Alarm burmistrzów Ustki i Łeby: brak realizacji inwestycji portowych zagraża morskim farmom wiatrowym

Burmistrz Ustki, Jacek Maniszewski oraz burmistrz Łeby, Andrzej Strzechmiński, zdecydowali się na napisanie listu do premiera Donalda Tuska. Pismo to wyrażało ich niepokój dotyczący niewykorzystanych środków z Krajowego Planu Odbudowy (KPO), które miały zostać przeznaczone na inwestycje w portach Ustki i Łeby. Celem tych inwestycji miało być przystosowanie tych miejsc do pełnienia roli serwisów dla morskich farm wiatrowych.

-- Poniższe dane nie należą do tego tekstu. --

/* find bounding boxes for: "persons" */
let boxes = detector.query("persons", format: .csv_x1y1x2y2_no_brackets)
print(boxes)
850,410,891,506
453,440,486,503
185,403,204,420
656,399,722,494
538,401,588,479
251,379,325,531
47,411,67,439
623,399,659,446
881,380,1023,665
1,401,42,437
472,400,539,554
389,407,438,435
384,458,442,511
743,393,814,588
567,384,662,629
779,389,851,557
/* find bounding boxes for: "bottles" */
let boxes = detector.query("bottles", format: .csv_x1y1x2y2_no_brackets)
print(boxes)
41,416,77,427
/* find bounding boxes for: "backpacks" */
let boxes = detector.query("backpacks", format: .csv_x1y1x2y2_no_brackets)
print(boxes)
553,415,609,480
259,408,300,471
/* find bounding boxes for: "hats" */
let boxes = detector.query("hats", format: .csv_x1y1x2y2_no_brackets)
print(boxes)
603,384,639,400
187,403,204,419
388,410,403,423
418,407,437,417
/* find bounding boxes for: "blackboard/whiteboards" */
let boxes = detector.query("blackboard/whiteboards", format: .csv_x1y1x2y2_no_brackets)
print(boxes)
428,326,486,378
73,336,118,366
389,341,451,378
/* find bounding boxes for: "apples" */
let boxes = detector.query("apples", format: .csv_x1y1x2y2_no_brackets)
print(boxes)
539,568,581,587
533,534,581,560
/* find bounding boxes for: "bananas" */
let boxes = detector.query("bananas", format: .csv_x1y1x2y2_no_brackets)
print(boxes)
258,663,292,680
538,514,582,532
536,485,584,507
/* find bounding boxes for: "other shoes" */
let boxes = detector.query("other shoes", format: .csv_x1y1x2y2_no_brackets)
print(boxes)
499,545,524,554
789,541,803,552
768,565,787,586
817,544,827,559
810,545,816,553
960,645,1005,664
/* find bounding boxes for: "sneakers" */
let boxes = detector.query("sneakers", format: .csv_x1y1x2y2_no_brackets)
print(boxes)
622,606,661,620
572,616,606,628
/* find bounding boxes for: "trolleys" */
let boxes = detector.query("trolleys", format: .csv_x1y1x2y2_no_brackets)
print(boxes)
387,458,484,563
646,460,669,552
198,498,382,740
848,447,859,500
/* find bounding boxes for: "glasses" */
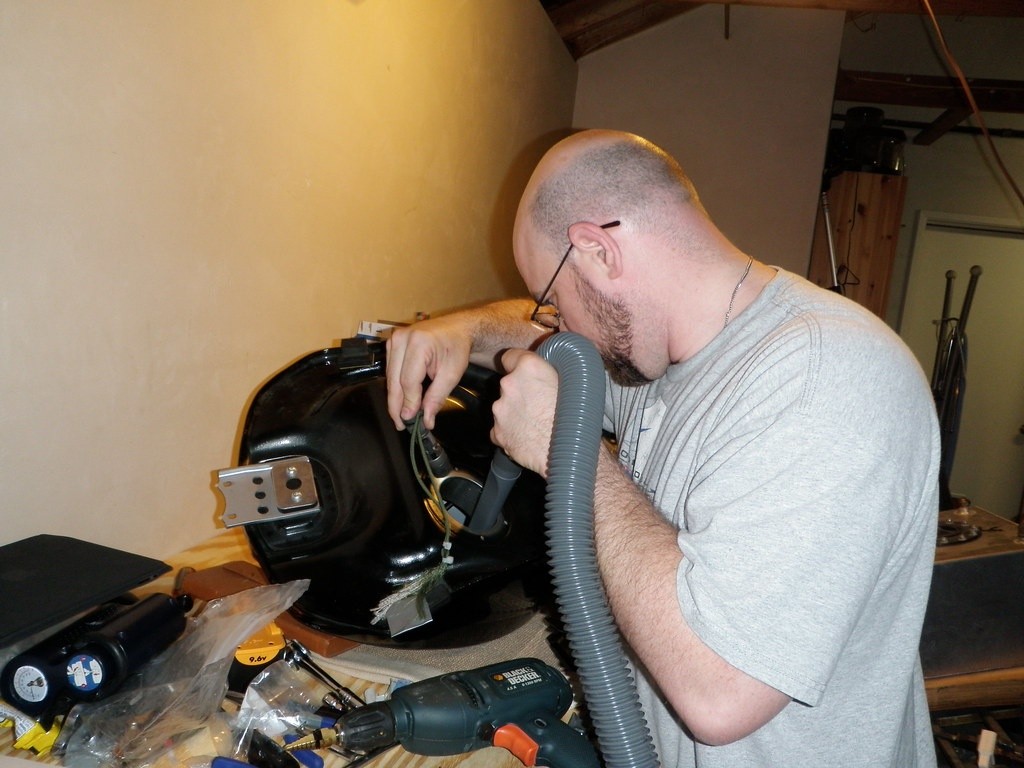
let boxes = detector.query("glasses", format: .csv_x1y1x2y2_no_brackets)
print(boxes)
531,220,620,328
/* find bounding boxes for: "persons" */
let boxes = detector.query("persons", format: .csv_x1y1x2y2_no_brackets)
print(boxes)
385,129,943,767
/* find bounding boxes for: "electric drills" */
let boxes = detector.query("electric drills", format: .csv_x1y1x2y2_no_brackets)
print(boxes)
282,656,603,768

W liście skierowanym do premiera, burmistrzowie obu miast nie tylko wyrazili swój niepokój, ale także proponują spotkanie. Chcieliby omówić szczegóły dotyczące planów rozbudowy portów, zwłaszcza że mają one zostać zakończone do połowy 2026 roku, jak ustalono w ramach finansowania z KPO.

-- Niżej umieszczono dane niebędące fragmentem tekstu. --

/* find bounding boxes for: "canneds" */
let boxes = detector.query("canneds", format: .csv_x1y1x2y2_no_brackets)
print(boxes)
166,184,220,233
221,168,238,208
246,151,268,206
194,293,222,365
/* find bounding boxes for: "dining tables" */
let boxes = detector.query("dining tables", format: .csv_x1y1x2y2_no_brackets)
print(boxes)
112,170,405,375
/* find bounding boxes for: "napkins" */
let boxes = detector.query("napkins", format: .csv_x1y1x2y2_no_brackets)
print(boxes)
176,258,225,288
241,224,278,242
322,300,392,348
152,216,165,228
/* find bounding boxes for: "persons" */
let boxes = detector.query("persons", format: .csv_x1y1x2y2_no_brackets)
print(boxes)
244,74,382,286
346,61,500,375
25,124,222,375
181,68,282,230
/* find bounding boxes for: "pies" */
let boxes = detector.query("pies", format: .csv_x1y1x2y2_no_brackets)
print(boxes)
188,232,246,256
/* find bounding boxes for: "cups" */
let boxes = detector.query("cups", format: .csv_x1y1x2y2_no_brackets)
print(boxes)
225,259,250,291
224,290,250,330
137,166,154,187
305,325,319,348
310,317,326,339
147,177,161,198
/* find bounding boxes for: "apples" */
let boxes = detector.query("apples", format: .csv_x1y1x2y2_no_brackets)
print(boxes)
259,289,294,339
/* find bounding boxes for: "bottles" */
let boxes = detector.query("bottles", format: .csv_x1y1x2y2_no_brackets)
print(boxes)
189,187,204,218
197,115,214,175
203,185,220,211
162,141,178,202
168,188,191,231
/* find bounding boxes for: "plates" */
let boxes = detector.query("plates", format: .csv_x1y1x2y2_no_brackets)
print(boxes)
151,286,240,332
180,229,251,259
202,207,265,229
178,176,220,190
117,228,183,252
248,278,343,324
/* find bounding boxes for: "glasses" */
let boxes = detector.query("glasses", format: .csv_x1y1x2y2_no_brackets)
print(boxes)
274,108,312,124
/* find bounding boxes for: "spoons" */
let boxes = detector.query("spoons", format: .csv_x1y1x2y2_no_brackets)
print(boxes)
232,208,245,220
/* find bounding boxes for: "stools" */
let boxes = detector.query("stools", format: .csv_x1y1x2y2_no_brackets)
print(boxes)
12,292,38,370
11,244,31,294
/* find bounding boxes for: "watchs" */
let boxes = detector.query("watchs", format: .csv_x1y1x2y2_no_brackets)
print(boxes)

Sytuację dodatkowo komplikują informacje płynące z Urzędu Morskiego w Gdyni. Zgodnie z nimi, urząd planuje przeprowadzenie remontu falochronów w porcie w Ustce. Dla burmistrza Jacek Maniszewskiego, choć to ważne działanie dla portu, priorytetem powinno być przeprowadzenie rozbudowy portu. W tym kontekście, burmistrz podkreśla również znaczenie przeprowadzenia dyskusji z mieszkańcami na temat wpływu tego przedsięwzięcia na gospodarkę miasta Ustka.